Statistical Concepts Flashcards
Orderable versus nonorderable
Nonorderable variable: A discrete measure in which the sequence of categories cannot be meaningfully ordered
Orderable discrete variable: A discrete measure that can be meaningfully arranged into an ascending or descending sequence
Discrete versus continuous
Discrete variable: A variable that classifies persons, objects, or events according to the kind or quality of their attribute
Dichotomous variable: A discrete measure with two categories that may or may not be ordered (two MECE categories like “male” and “female”)
Continuous variable: A variable that, in theory, can take on all possible numerical values in a given interval (slightly counterintuitive examples: age, years at school, number of children born, occupational prestige, annual earned income)
Dichotomous variable
Discrete variables with directionality, as it an always be coded as 0 or 1. Example: Disability status.
Nominal variable
Discrete variables with no clear ordering.
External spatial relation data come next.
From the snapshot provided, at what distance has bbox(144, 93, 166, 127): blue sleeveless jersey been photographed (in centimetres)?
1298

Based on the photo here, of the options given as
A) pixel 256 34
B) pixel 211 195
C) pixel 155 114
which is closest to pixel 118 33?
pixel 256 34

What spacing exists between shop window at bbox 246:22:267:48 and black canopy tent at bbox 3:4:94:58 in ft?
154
Example: Nationality.
Ordinal variable
Discrete variables that have a clear ordering to them. Example: Satisfaction.
Interval variable
Continuous variables where the distance between levels is equal. Yet they do not have meaningful zero points; for example, 80 degrees farenheit is not twice 40 degrees farenheit.
Ratio variable
Continuous variables where the distance between levels is equal and they DO have meaningful zero points; for example, 25 pounds is 5 times as heavy as 5 pounds.
Manifest variable
A variable that can be observed (opposite of latent)
Latent variable
A variable that cannot be observed and can only be measured indirectly (e.g., degree of centralization in decision making; inclusivity of company culture); opposite of manifest
Status variable
A variable whose outcome cannot be manipulated, like race or gender (often treated as independent variables nevertheless)
Predictor variable
A variable that has an antecedent or potentially causal role, usually appearing first in hypotheses
Outcome variable
A variable that has an affected role in relation to the predictor variable; in other words, the values taken on by the outcome variable depend on the predictor variable
Recoding
The process of changing the codes established for a variable; this could either be grouping values together, or winnowing down the number of groups.
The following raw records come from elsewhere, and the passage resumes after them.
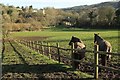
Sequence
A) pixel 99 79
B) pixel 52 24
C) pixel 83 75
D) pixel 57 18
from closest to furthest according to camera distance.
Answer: pixel 99 79 < pixel 83 75 < pixel 52 24 < pixel 57 18

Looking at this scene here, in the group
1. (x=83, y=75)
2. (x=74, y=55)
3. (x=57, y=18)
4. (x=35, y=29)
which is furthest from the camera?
(x=57, y=18)

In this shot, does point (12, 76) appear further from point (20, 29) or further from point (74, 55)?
point (20, 29)

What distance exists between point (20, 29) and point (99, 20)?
93.0 ft

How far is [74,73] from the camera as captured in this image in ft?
38.1

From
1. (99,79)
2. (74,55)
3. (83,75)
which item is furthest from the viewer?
(74,55)

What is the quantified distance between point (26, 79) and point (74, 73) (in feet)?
6.24

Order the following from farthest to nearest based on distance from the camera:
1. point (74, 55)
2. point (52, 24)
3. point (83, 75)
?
point (52, 24)
point (74, 55)
point (83, 75)

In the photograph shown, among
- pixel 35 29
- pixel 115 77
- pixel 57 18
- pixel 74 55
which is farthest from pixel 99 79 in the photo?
pixel 57 18

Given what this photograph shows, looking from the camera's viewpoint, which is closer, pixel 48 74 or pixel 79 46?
pixel 48 74

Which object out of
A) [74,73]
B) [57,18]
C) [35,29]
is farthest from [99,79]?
[57,18]

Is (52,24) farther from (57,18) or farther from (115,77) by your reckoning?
(115,77)

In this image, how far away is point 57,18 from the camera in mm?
167625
Recoding becomes important when considering statistical tests; 80% of categories should have 5 or more observations, 100% should have at least 1 observation.
Inferential Statistics
Allows for generalizations or conclusions to be made about population parameters based on random sample parameters.
Needs to be random sample - every member of population has an equal, non-zero chance of being exposed to the research.
Null Hypothesis Significance Testing (NHST)
Judges whether variables are related in a population by testing the hypothesis that they are unrelated based on what we see in our sample. That is, we use inference to test the null hypothesis
Test the null hypothesis, not the alternative hypothesis
We can reject or fail to reject (in which case we “tentatively accept: the alternative hypothesis)
Need a strong theoretical basis in your proposal for an alternative hypothesis - this doesn’t solve all of your questions
If probability is small - we can tentatively decide the observed relationship is characteristic of the “true” population
Why random sampling matters?
Researchers can often only study a sample, because studying the whole population would be too di cult, too expensive and too time- consuming. However, in order to do so, the sample has to be representative of the population. The only way to ensure representativeness is to draw a random sample, so that every unit of the population has an equal chance of being included in the sample – otherwise no gen- eralisations to the population are not possible, as one might have selected a biased sample that does not well represent the underlying population.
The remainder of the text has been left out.